Task to complete:
Write down, word for word, the part of the missile defense text below that lies between "Stretching the entire" and "made no difference.", inclusive.

Source text:
☆ ☆ ☆ ☆ ☆ ☆ ☆

It is useful to illustrate the distinction by examining the historical analogues to a defensive shield against ballistic missiles.
One precedent that springs immediately to mind is that of nationwide anti-aircraft defense. With remarkable consistency, the British defense against German bombers in the Battle of Britain, the German defense against Allied bombers, and the North Vietnamese defense against American bombers all averaged about 2% effectiveness. In slow grinding wars of attrition, such defenses were profitable. But against a nuclear attack this level of effectiveness, or even an order-of-magnitude improvement over it, would be useless.
While defense against ballistic missiles is probably even more difficult than defense against aircraft, for the sake of discussion let us grant NMD the benefit of the doubt. Let us assume it would be 100% effective, and that North Korea, Iraq, Iran et al are fully convinced that any ballistic missile attack they make against the United States will fail. In that case, the best historical analogue is found by going back seven decades.
As France's Minister of War in 1929, Andre Maginot was determined that never again would Germany invade his country. So he began construction of the most massive, powerful and technologically advanced homeland defense in history.
Stretching the entire length of the Franco-German border, the Maginot Line was to consist of a series of interconnected forts using the strongest concrete armor and most powerful artillery in existence. It was even to provide air conditioning for the crews _ astonishingly advanced technology for that time.
Maginot died in 1932 but his dream project continued. By the time Germany again turned hostile eyes toward France in 1940, the Maginot Line was complete, fully operational, ready for combat _ and useless. It might well have been 100% effective, and it would have made no difference.
The Germans simply drove around it. They easily crossed the German-Belgian border, and then hooked across the Franco-Belgian border; their successful invasion of France was delayed by only a few days.

☆ ☆ ☆ ☆ ☆ ☆ ☆

Entries supplied:

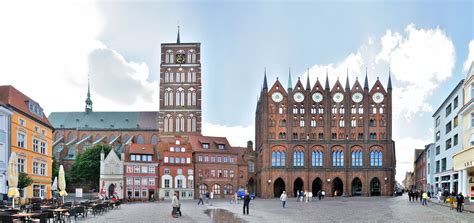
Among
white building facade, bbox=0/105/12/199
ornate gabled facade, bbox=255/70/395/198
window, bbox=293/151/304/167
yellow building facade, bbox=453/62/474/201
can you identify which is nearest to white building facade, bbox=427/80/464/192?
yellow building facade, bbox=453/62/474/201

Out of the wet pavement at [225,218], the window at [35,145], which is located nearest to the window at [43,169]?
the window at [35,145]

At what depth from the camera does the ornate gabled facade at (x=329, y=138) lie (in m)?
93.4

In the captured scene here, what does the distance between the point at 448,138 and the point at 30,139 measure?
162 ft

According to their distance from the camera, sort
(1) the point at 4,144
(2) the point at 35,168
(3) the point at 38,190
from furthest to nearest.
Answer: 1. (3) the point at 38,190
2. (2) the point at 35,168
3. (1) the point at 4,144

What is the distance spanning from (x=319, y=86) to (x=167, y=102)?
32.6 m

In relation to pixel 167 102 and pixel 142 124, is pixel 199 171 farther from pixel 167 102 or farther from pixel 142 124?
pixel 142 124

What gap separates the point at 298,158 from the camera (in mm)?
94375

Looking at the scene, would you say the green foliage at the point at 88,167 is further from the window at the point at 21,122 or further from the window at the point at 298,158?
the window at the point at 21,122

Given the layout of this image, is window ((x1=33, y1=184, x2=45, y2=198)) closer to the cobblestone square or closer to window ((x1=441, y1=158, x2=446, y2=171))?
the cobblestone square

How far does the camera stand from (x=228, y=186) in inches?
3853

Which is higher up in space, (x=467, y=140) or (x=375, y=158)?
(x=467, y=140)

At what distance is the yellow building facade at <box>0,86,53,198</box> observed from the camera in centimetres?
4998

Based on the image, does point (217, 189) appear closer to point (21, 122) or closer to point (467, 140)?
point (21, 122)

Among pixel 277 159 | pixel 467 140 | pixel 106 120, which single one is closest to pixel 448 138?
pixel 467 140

☆ ☆ ☆ ☆ ☆ ☆ ☆

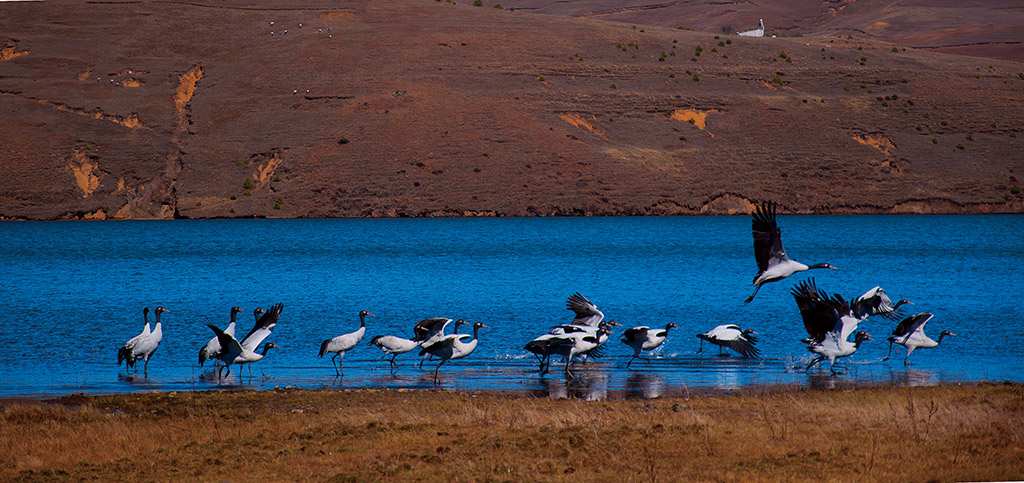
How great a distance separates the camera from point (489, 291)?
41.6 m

☆ ☆ ☆ ☆ ☆ ☆ ☆

Written solution:
Stretching the entire length of the Franco-German border, the Maginot Line was to consist of a series of interconnected forts using the strongest concrete armor and most powerful artillery in existence. It was even to provide air conditioning for the crews _ astonishingly advanced technology for that time.
Maginot died in 1932 but his dream project continued. By the time Germany again turned hostile eyes toward France in 1940, the Maginot Line was complete, fully operational, ready for combat _ and useless. It might well have been 100% effective, and it would have made no difference.